Text start

Nature and Powers of the Confederation.

The nature of the government established by the Articles of Confederation can be understood only by an analysis of their provisions. For this purpose, the instrument must here be examined with reference to three principal topics: first, the union which it established between the different members of the Confederacy; second, the form of the government which it created; and third, the powers which it conferred, or omitted to confer, upon that government.

I. The parties to this instrument were free, sovereign, and independent political communities,—each possessing within itself all the powers of legislation and government, over its own citizens, which any political society can possess. But, by this instrument, these several States became united together for certain purposes. The instrument was styled, "Articles of Confederation and Perpetual Union between the States," and the political body thus formed was entitled "The United States of America." The Articles declared—as would, indeed, be implied, in such circumstances, without any express declaration—that each State retained its sovereignty, freedom, and independence, and every power, jurisdiction, and right not expressly delegated by the instrument itself to the United States in Congress assembled. The nature and objects of this union were described as a firm league of friendship between the States, for their common defence, the security of their liberties, and their mutual and general welfare; and the parties bound themselves to assist each other against all force offered to or attacks made upon them, or any of them, on account of religion, sovereignty, trade, or under any pretence whatever.

Text end
Entries provided start

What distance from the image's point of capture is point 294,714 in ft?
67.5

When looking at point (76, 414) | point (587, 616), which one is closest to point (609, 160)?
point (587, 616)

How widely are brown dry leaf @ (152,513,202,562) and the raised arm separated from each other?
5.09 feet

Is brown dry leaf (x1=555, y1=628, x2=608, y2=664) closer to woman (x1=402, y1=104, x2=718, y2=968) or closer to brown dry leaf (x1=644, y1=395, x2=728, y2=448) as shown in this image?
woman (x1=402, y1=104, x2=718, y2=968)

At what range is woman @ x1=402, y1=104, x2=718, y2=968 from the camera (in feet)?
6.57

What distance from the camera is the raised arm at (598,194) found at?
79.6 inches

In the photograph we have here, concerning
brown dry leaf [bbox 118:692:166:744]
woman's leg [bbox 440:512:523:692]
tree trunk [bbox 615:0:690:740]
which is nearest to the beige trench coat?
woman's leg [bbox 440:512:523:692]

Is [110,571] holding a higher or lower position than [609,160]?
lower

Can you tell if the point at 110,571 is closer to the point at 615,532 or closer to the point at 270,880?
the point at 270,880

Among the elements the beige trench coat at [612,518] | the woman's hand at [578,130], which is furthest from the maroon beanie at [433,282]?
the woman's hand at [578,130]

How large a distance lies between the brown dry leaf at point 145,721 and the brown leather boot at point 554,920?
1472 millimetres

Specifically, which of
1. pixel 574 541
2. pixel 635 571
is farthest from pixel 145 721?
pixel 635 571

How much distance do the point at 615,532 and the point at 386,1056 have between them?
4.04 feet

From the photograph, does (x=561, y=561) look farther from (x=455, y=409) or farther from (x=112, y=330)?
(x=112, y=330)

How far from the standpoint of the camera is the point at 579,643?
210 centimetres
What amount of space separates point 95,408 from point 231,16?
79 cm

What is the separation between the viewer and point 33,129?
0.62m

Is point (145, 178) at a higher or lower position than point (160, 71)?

Entries provided end

• [Exercise goal]: Pick up the passage on the Articles of Confederation after its last sentence and carry it forward in the same style.

• [Response to this task]:
It was also provided, that the free inhabitants of each State should be entitled to all the privileges of free citizens in the several States;[152] that there should be an open intercourse and commerce between the different States; that fugitives from justice from one State to another should be delivered up; and that full faith and credit should be given in each State to the records, acts, and judicial proceedings of every other State.[153]

II. The government established by the Articles of Confederation consisted of a single representative body, called a General Congress. In this body were vested all the powers, executive, legislative, and judicial, granted to the United States. The members of it were to be chosen by the States, in such manner as the legislature of each State might determine; no State to be represented by more than seven delegates, or by less than two. No delegate was eligible for more than three years in a period of six; and no delegate could hold any office of emolument under the United States. Each State was to maintain its own delegates, and in the determination of questions, the voting was to be by States, each State having one vote.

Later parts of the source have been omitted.